Credit Union Times is very proud of its heritage and where it is going. This week we celebrate 20 years in print. Twenty years of keeping the credit union industry informed. Twenty years of serving the credit union industry.

We’ve changed a lot in that time. Names on the masthead have changed. Ownership has changed. The Internet has revolutionized the way the news is gathered and the way that it is provided-the way you, our readers, demand it. CUTimes.com has been online a full decade now. Over a year ago we introduced the digital version of Credit Union Times. We’re tweeting and posting on Facebook, venues not even conceived of 10 years ago, much less 20. Just last week we launched a blog.

Some may dismiss Twitter as a fad or feel that blogging isn’t real journalism. These may be true but that doesn’t mean they should not be tried, including at credit unions, because they are what you make of them. The biggest obstacle to success and innovation is the fear of failure (an epiphany of sorts I had, incidentally, by responding to a tweet a while back by a credit union professional).

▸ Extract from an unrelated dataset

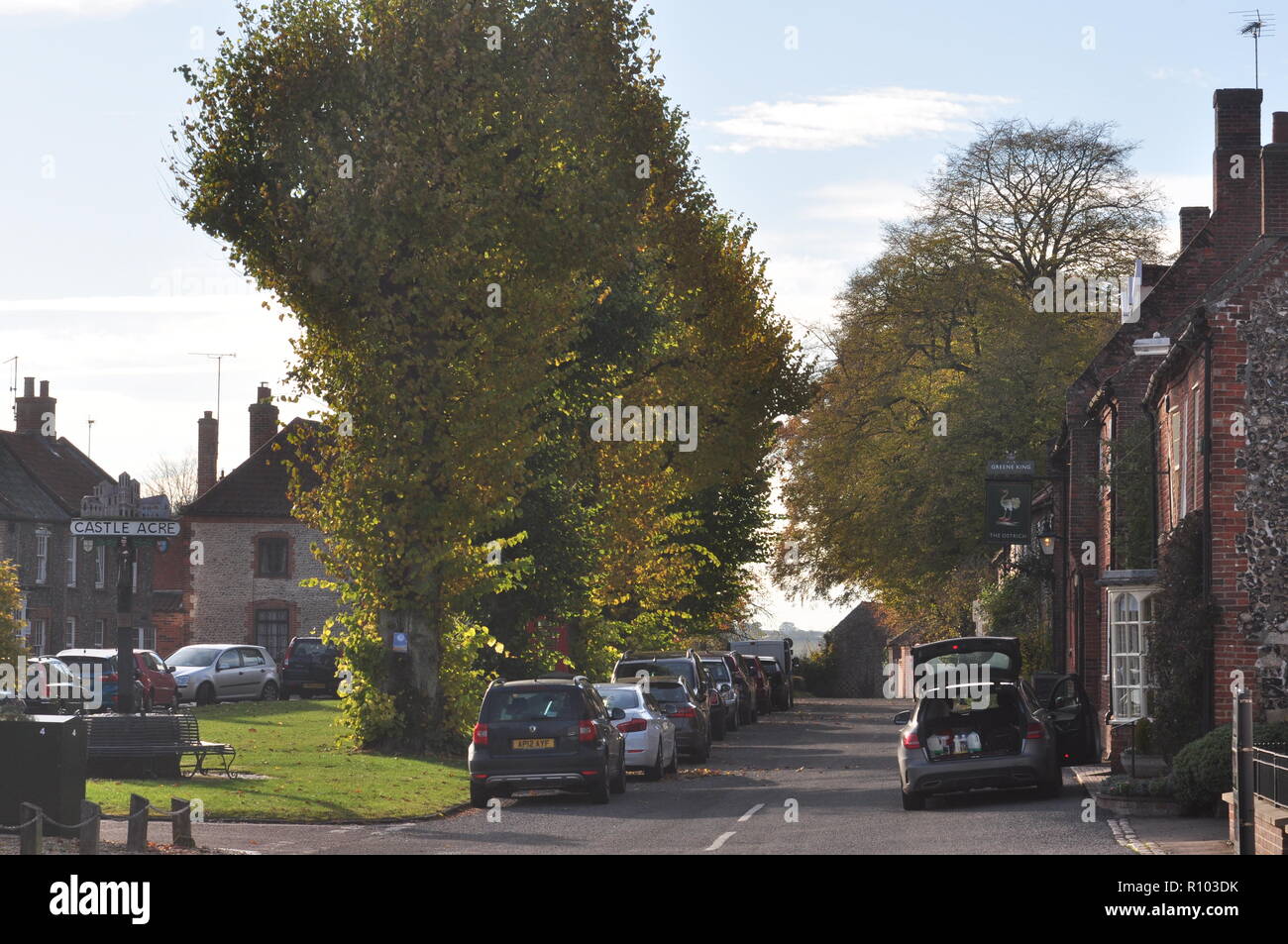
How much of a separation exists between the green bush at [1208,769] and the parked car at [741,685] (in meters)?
22.7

While social media can be a “fun” activity but it’s serious work and cannot be jumped into without forethought. A credit union must decide why they want to do it, and it can’t be because everyone else is. We use it as another avenue to share stories, to get feedback on our columns and articles, it drives traffic to our Web site (which can have a financial impact with advertisers), it lets us learn more about what readers want, and it serves as a news aggregator to keep us informed.

Credit unions must think about their strategies. Just pushing out your latest promotion once a month is not going to cut it; you need to ensure you have the wherewithal to keep the effort going with postings at least a few times per week if not per day. Use Twitter to push out financial education materials or mainstream news relevant to your members and then throw in some promotional items. It can’t be all about you. For those of you who are concerned you’ll be slammed by a member somewhere along the way in this very open forum. This just gives the credit union the opportunity to make things right in a very open forum as well. You’re going to get slammed anyway. By the way, Twitter also lets you search for mentions of your company so you can respond quickly to these issues.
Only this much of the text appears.